Employer preemption of protected activities


Employees have a right to oppose discrimination and unlawful wage practices in the workplace, to assist others in enforcing their rights to overtime pay, to the minimum wage and to freedom from discrimination, and to participate in any manner proceedings, hearings or investigations under the federal wage and hour and anti-discrimination laws.

These laws prohibit employers from retaliating against employees who have engaged in a protected acts of opposition, assistance or participation.  But what happens when an employer threatens to take adverse action if the employee exercises a protected right? “If you cooperate with the Agency’s investigation, you’re fired.” “If you support Jane’s pregnancy discrimination case, you’re fired.”  Threats of retaliation such as these can deter protected activities as effectively as retaliation after-the-fact. If frightened workers stop coming forward with their grievances and their testimony, the statutes protecting workers and their rights to overtime pay, the minimum wage and to equal treatment at work cannot be enforced. That’s why employers who make such threats can expect the Department of Labor, the EEOC or a private party to seek an injunction prohibiting the threats, any retaliation against workers, and ordering the employer to reassure those it previously threatened that it will not act against them.
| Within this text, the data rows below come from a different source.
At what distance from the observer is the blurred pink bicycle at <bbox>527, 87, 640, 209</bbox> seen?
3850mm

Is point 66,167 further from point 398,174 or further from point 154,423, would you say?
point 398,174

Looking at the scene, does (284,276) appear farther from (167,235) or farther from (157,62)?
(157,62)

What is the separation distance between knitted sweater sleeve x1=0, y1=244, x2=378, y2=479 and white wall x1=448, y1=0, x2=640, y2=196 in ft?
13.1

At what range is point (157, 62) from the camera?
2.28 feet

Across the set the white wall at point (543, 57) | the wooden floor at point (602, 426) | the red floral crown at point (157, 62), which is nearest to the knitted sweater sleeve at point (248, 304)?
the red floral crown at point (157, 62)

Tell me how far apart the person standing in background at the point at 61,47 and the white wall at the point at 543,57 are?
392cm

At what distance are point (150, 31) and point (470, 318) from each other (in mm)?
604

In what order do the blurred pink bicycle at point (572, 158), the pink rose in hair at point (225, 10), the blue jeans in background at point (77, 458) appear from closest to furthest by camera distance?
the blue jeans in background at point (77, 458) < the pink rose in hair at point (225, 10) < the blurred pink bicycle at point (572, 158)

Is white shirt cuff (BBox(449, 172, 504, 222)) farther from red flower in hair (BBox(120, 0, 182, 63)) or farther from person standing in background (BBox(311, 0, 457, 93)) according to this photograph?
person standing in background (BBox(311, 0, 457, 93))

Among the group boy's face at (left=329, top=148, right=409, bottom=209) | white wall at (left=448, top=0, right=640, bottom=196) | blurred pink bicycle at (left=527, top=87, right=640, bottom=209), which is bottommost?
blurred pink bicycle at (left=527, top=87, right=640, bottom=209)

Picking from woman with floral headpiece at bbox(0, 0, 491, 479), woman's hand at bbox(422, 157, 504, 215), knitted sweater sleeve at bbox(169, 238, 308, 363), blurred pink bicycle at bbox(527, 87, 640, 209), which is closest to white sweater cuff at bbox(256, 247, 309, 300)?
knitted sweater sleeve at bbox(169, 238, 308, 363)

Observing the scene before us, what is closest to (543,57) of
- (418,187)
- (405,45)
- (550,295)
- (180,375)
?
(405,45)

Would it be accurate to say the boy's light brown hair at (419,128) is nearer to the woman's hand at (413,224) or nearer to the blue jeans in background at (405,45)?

Take a look at this recent Temporary Restraining Order from the United States District Court for the Central District of California.  It illustrates what happens when employers go to far and threaten their workers if they exercising their legal rights. In this case, the Department of Labor was investigating the employer for violations of the Fair Labor Standards Act. The employer told its employees that anyone who cooperated with the DOL would be fired. The DOL sought and obtained a TRO. It contained this powerful language:

IT IS SO ORDERED that: (1) Defendants be enjoined from terminating or threatening to terminate; reporting or threatening to report to immigration authorities, inflicting or threatening to inflict bodily harm on, or retaliating or discriminating against their employees in any other way, based on their belief that such employee spoke · with a Department of Labor official; (2) Defendants be enjoined from telling anyone who works for them not to speak to representatives of the Secretary or to provide false information to the Secretary or otherwise coercing employees to make false statements regarding the terms and conditions of their employment; (3) Defendants be enjoined from obstructing the Secretary’s investigation in any way; and that (4) a representative of the Secretary, be required to read aloud the following statement to all employees employed at [Defendants’] facilities informing them of their right to speak with representatives of the Secretary free from retaliation or threats of retaliation or intimidation by Defendants, the statement to be read during employees’ paid working hours:  “You are protected by the Fair Labor Standards Act and have the right to participate freely in the U.S. Department of Labor’s investigation into your employer’s pay practices. You have the right to speak freely with investigators or other officials from the Department of Labor. Your employer is prohibited from retaliating against you in any way, including by terminating you, reporting you to immigration, inflicting physical-harm on you, or.threatening to do any of these things because you spoke with the Department of Labor. The U.S. District Court/or the Central District of California has ordered Mr. Ameri, and anyone acting on Mr. Ameri’s behalf, to cease coercing, retaliating against, threatening to retaliate against, intimidating, or attempting to influence or in any way threatening employees for providing information to the Department of Labor.